* Aim of the exercise
Exact copy, pictures excluded: print the lines from the one with "定期報告に関するお知らせ(注意奮起)2" through the final line of the records.

* Record excerpts
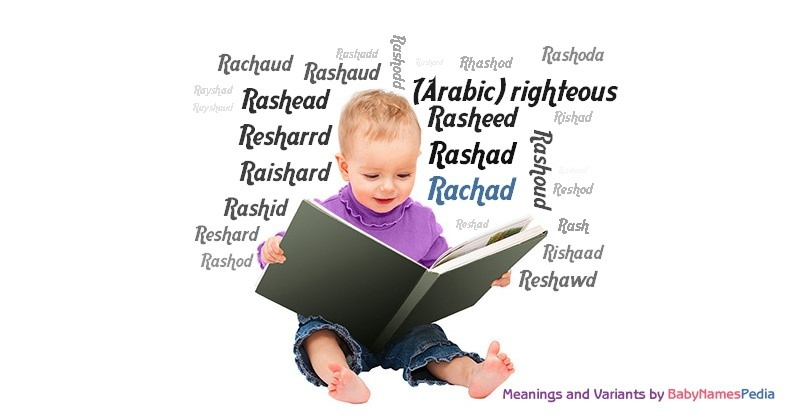 Meaning of the name Rachad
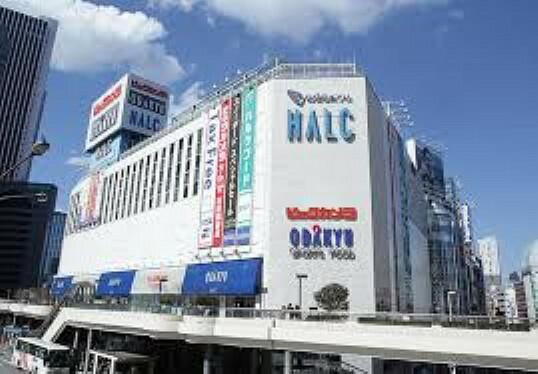 【デパート】新宿西口ハルクまで552m
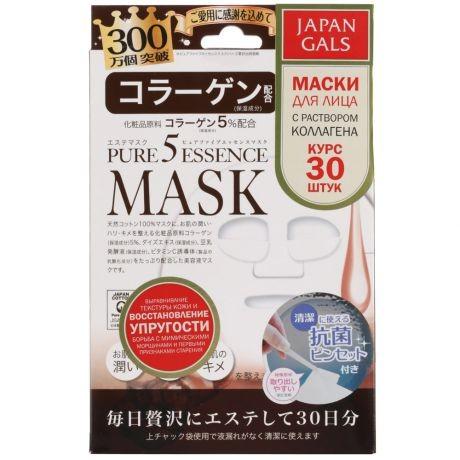 JAPONICA JAPAN GALS Маски для лица с коллагеном Pure 5 Essential питательная 30 шт (Japonica)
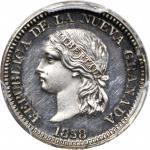 COLOMBIA. 1858-B pattern Peso. Bogotá mint. Restrepo P96. Silver. SP-62 (PCGS).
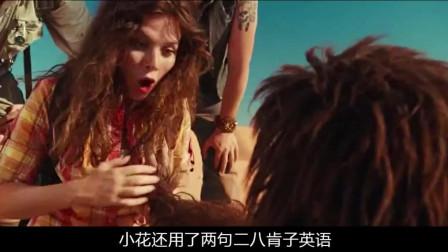 爆笑解说穿越电影《失落的大陆》【二】!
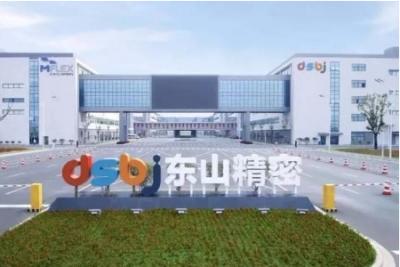 东山精密拟募资不超过20亿元,加码无线模块和柔性线路板等项目
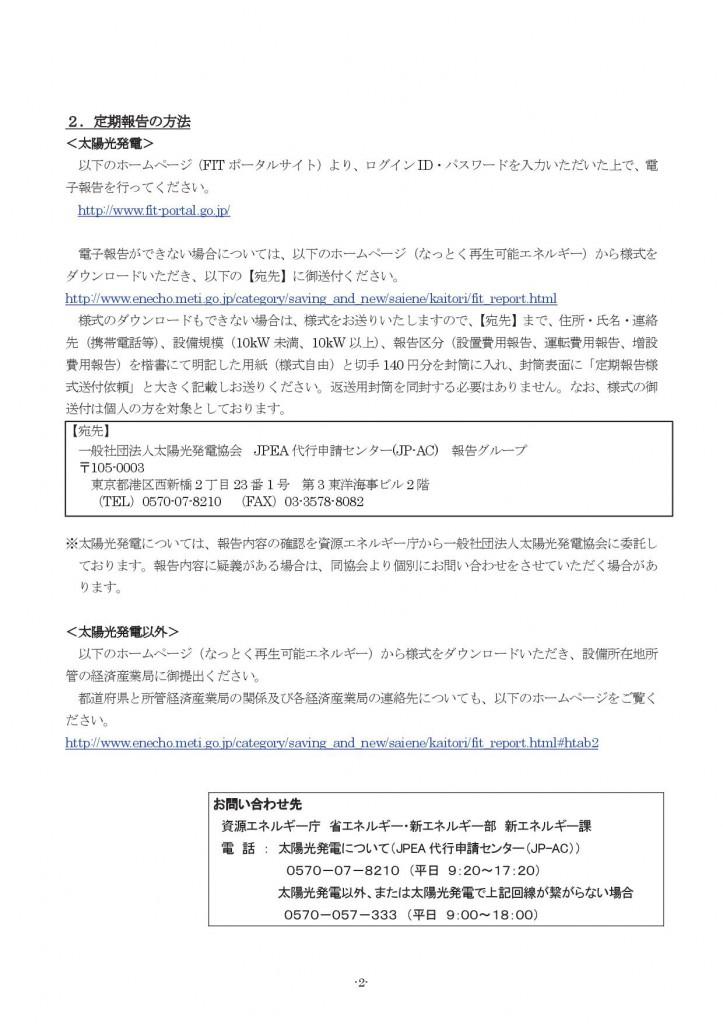 定期報告に関するお知らせ(注意奮起)2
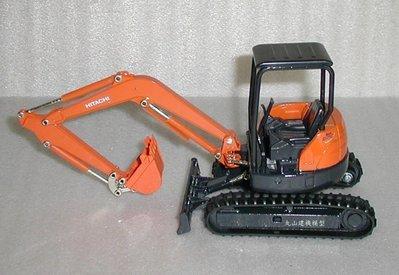 [丸山建機模型店]---絕版品 HITACHI ZAXIS-50U 1/30怪手挖土機模型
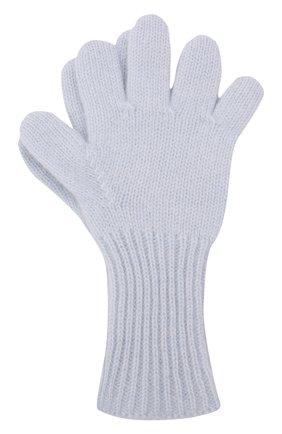 Детские кашемировые перчатки GIORGETTI CASHMERE голубого цвета, арт. MB1699/4A | Фото 1 (Материал: Кашемир, Шерсть)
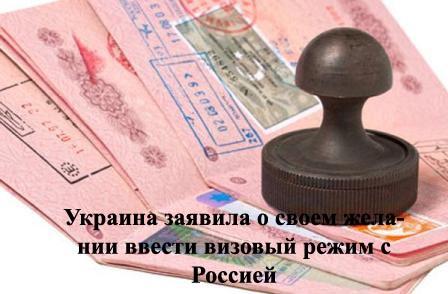 новости украины, киев украина новости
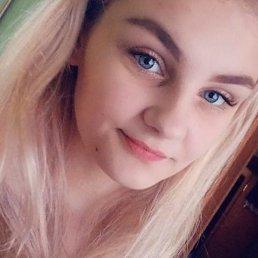 Алина, Красноярск, 17 лет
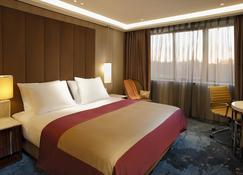 Tangla Hotel Brussels - Bryssel - Sovrum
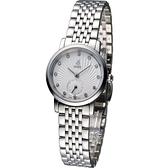 依波路 E.BOREL 喬斯系列仕女腕錶 LS809L-4590【寶時鐘錶】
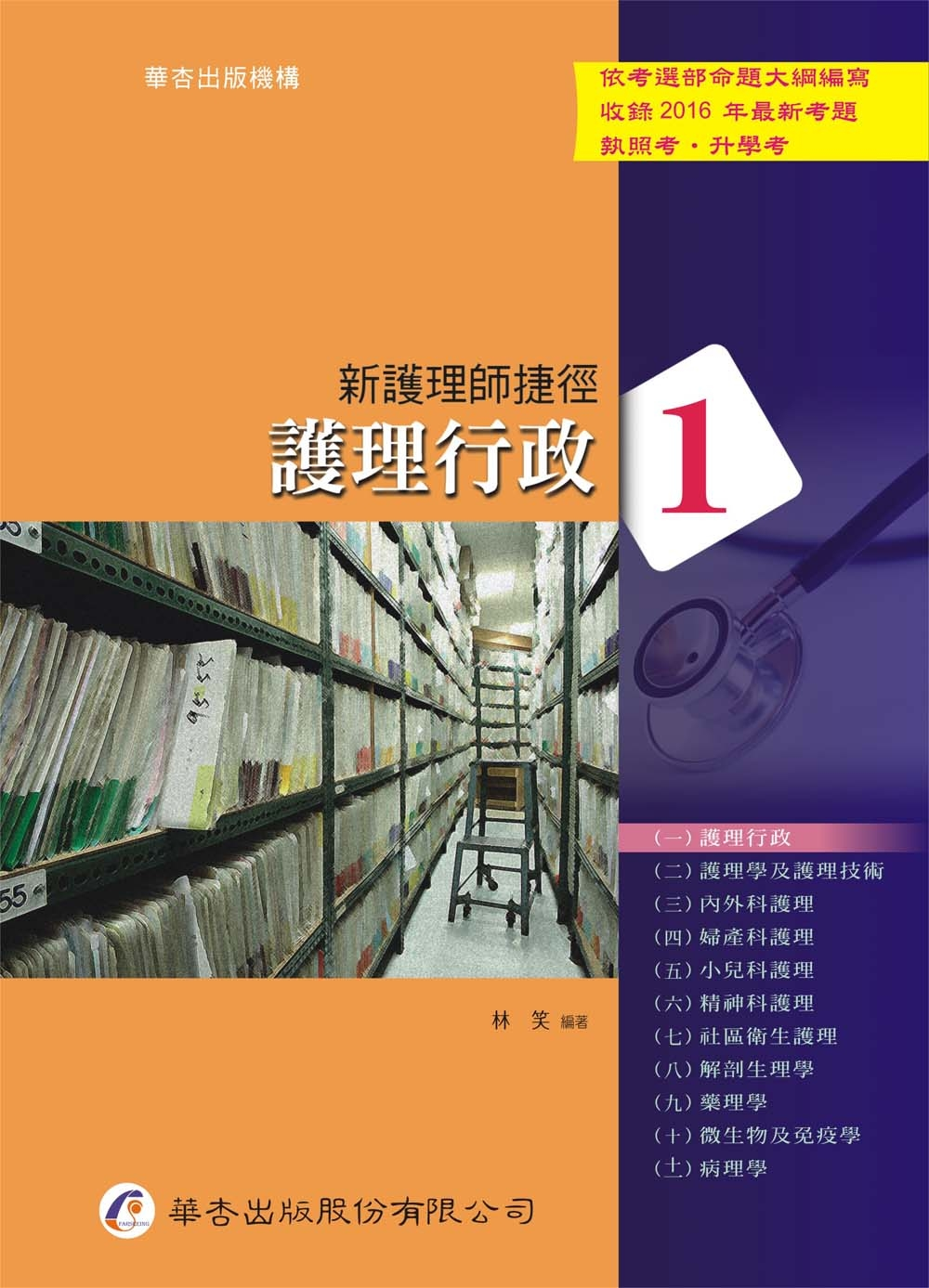 新護理師捷徑(一)護理行政(16版)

* The completed task
 定期報告に関するお知らせ(注意奮起)2
 [丸山建機模型店]---絕版品 HITACHI ZAXIS-50U 1/30怪手挖土機模型
 Детские кашемировые перчатки GIORGETTI CASHMERE голубого цвета, арт. MB1699/4A | Фото 1 (Материал: Кашемир, Шерсть)
 новости украины, киев украина новости
 Алина, Красноярск, 17 лет
 Tangla Hotel Brussels - Bryssel - Sovrum
 依波路 E.BOREL 喬斯系列仕女腕錶 LS809L-4590【寶時鐘錶】
 新護理師捷徑(一)護理行政(16版)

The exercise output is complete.